La historia de Wessler y von Brandt era una de las más trágicas que registran los anales del teatro. Durante muchos años habían sido las figuras más destacadas de las tablas vienesas. Wessler, sin duda alguna, fue reconocido universalmente como el más celebrado actor de Austria. Von Brandt había sido el administrador general, secretario y sustituto del Gran Wessler; hasta había escrito varias piezas para él. Los dos eran inseparables, algo así como los Cástor y Pólux del siglo veinte.

Algunas personas sostenían que von Brandt siempre había tenido deseos de actuar en las tablas y que poseía un talento igual al de su hermano. Decían que Wessler lo mantenía deliberadamente a la sombra; que lo tenía dominado por la fuerza de su propia personalidad más agresiva. Yo no sabía qué había de cierto en ello, y sí, solamente, lo que era conocido por todo el mundo: que Wessler estaba dispuesto a renunciar a toda su carrera, por consideración a su hermanastro Von Brandt.

En uno de los días más aciagos de la historia contemporánea, aquél en que Hitler decidió obsequiarse con Austria, para su cumpleaños, Wessler estaba actuando con extraordinario éxito en una obra de su hermanastro, en Viena. Esa noche, mientras los nazis furiosos surgían como hongos venenosos y Hitler dudaba si podía arriesgarse a cruzar la frontera, una ola histérica de antisemitismo agitó la sala del teatro y como un reguero de pólvora se difundió la noticia de que el padre de von Brandt era judío.

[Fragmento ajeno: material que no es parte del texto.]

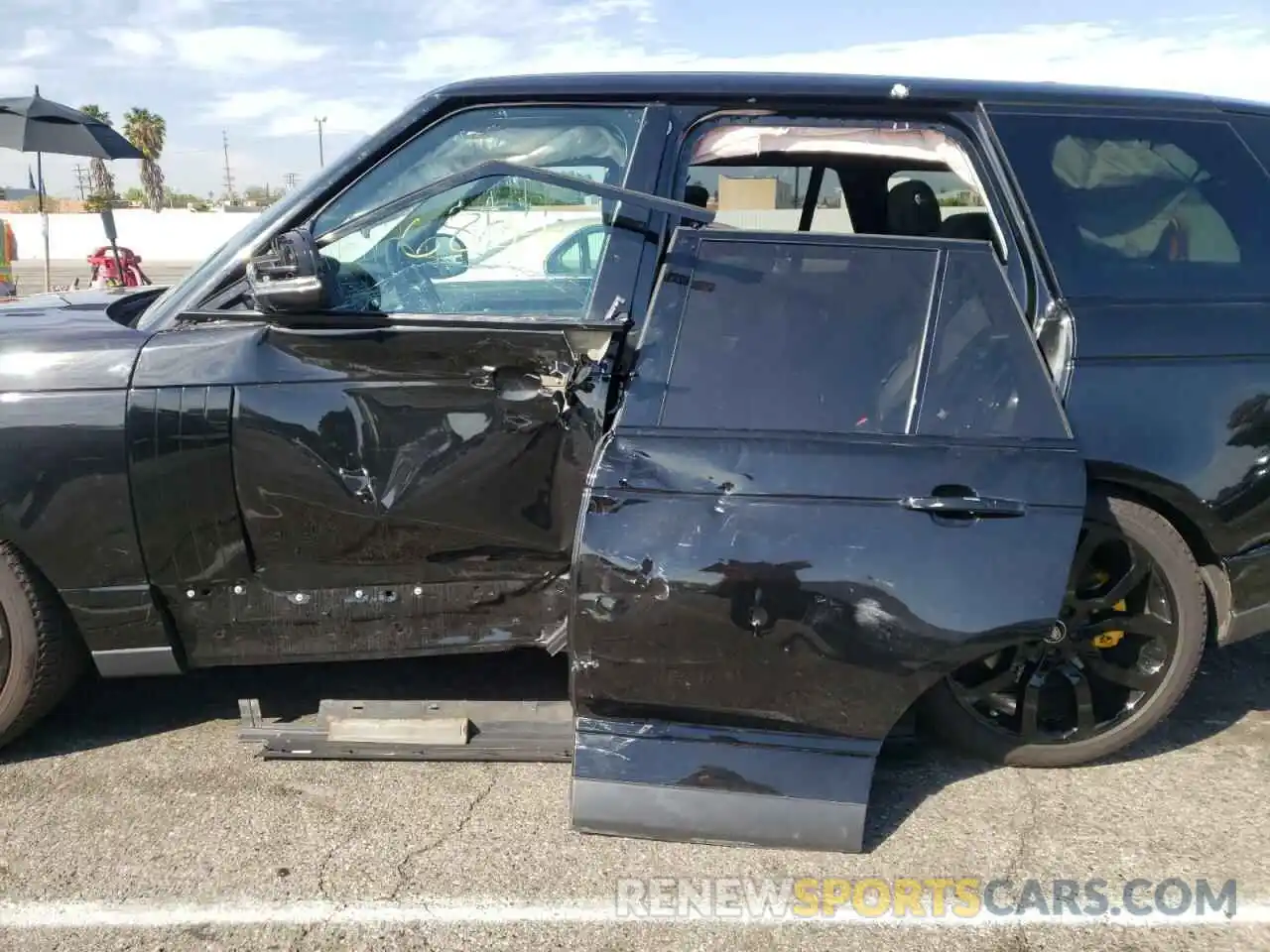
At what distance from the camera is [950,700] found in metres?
Result: 3.04

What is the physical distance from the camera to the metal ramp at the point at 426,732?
2.94 meters

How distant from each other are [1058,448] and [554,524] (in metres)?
1.43

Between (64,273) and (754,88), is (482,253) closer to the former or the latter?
(754,88)

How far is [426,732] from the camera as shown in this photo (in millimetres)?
2938

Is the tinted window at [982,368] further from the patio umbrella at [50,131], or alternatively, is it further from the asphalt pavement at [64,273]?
the asphalt pavement at [64,273]

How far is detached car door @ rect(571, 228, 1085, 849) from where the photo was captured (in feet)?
8.42

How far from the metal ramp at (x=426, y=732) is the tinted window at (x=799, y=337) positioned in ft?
3.42

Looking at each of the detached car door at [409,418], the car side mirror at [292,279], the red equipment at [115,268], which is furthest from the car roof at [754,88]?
the red equipment at [115,268]

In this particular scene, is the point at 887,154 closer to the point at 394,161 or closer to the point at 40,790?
the point at 394,161

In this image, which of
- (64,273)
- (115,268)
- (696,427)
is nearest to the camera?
(696,427)

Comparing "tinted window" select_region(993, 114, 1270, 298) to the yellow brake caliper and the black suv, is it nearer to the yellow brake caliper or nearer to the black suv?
the black suv

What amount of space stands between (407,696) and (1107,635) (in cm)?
235

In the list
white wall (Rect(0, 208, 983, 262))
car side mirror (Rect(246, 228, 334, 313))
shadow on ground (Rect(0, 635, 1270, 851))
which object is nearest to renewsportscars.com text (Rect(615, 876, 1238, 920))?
shadow on ground (Rect(0, 635, 1270, 851))

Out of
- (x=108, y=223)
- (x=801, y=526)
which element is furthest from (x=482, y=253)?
(x=108, y=223)
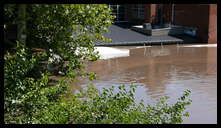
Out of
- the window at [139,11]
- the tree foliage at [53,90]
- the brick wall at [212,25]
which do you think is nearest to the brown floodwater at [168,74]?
the brick wall at [212,25]

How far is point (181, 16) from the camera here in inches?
1153

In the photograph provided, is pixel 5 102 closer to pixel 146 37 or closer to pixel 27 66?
pixel 27 66

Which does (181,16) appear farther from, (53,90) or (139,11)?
(53,90)

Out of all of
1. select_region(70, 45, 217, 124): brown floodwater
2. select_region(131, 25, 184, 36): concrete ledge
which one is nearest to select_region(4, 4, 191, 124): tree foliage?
select_region(70, 45, 217, 124): brown floodwater

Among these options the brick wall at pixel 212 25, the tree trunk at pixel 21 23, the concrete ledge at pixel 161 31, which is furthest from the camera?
the concrete ledge at pixel 161 31

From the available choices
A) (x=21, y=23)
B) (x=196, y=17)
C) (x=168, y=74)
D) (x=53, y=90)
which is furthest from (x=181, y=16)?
(x=21, y=23)

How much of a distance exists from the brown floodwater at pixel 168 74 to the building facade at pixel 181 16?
3557 mm

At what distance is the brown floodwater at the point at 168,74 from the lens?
11.7 meters

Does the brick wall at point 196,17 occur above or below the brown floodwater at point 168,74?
above

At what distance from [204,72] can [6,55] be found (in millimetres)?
13090

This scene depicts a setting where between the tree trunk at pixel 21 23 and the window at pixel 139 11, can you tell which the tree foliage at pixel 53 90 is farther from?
the window at pixel 139 11

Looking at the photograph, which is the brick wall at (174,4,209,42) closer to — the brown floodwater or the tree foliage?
the brown floodwater

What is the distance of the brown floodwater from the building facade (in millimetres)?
3557

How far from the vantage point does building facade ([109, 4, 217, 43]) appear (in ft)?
87.3
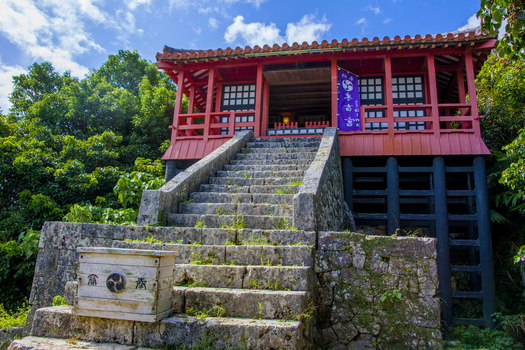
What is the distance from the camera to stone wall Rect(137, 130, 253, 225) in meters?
4.74

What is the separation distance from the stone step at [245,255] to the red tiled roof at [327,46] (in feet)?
20.8

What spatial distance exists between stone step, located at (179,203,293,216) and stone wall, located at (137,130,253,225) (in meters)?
0.25

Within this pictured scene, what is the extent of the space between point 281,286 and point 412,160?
6405 millimetres

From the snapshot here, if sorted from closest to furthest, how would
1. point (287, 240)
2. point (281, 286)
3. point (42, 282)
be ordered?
1. point (281, 286)
2. point (287, 240)
3. point (42, 282)

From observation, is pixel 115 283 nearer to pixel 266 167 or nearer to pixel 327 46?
pixel 266 167

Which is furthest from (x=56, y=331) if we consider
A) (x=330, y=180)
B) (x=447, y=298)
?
(x=447, y=298)

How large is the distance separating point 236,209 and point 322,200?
1277mm

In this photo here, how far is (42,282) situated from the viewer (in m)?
4.30

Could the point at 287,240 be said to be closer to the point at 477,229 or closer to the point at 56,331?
the point at 56,331

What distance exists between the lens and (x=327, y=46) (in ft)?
27.9

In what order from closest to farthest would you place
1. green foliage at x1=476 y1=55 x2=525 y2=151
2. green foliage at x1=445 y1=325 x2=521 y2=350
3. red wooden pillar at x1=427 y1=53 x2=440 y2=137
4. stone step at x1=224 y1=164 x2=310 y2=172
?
green foliage at x1=445 y1=325 x2=521 y2=350 → stone step at x1=224 y1=164 x2=310 y2=172 → red wooden pillar at x1=427 y1=53 x2=440 y2=137 → green foliage at x1=476 y1=55 x2=525 y2=151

Quedó arruinado inmediatamente. Fue arrojado del teatro por la misma gente que momentos antes había aplaudido llena de entusiasmo su diálogo. Su hogar fue saqueado; se tornó en uno más de los cien mil refugiados.

Si Wessler hubiese querido, podría haber renegado de su hermanastro, conservando su enorme prestigio. Era probable que recibiera una corona de laurel de manos del propio Hitler, dado que su abolengo era más nórdico que el de los personajes de Die Walküre. Pero Wessler no era hombre de esa clase. Ante el micrófono de una de las últimas radiodifusoras que silenciaban los nazis, declaró terminantemente a millones de oyentes qué era lo que pensaba del rapto de Austria y lo que ello significaba para el teatro, el arte y la cultura en general. Luego, con su hermanastro, cruzó a escondidas la frontera, pasando a Suiza. Ambos se trasladaron después triunfalmente a los Estados Unidos, sólo para ser víctimas del trágico accidente de aviación.

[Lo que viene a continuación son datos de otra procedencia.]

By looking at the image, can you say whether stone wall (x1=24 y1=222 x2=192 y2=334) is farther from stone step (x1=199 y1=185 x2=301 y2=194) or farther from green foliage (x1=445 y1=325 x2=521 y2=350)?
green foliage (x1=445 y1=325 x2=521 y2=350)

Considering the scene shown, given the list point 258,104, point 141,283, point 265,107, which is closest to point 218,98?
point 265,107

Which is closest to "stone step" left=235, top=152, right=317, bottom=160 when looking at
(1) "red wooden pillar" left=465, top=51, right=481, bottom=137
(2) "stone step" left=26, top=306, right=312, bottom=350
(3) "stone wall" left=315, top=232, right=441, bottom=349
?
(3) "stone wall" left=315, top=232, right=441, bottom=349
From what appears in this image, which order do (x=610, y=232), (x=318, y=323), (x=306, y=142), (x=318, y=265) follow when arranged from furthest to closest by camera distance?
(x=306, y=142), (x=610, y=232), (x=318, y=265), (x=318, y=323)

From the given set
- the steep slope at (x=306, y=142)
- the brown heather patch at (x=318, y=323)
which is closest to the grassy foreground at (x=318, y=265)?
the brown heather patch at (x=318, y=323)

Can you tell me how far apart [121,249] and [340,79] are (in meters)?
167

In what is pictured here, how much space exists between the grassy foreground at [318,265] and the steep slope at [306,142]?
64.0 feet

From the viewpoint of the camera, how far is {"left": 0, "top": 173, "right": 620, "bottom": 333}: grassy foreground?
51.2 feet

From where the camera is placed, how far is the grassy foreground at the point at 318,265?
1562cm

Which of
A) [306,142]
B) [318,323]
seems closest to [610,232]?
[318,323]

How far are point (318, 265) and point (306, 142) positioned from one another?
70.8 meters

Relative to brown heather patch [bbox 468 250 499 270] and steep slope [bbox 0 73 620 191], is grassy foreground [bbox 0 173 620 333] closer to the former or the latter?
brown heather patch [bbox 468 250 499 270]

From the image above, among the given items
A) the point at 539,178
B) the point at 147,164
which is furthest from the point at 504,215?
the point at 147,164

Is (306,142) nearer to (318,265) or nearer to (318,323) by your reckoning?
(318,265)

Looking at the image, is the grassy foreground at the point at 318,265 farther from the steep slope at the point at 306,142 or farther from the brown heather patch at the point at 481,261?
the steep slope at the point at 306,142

Esto había ocurrido algún tiempo atrás y todos los boletines del Hospital del Teatro daban malas noticias sobre el estado de von Brandt. Fue un golpe tremendo para Wessler, y por tal razón, especialmente, yo ansiaba que Lenz hallara algún medio de salvarlo.

Mientras el taxi nos conducía por las calles congestionadas de vehículos hacia el hotel del austríaco, me arriesgué a preguntar a Lenz si tenía formada ya una opinión sobre la posibilidad de curar a von Brandt.

Mostró su serena y beatífica sonrisa.

—Es prematuro aún, señor Duluth, pero no he perdido la esperanza. Es un caso interesante en extremo, y tengo la impresión de que su trastorno puede ser más psicológico que patológico. Si no me equivoco y si el tratamiento prescrito da buenos resultados, es muy posible que Herr von Brandt recobre enteramente la salud en un futuro muy cercano.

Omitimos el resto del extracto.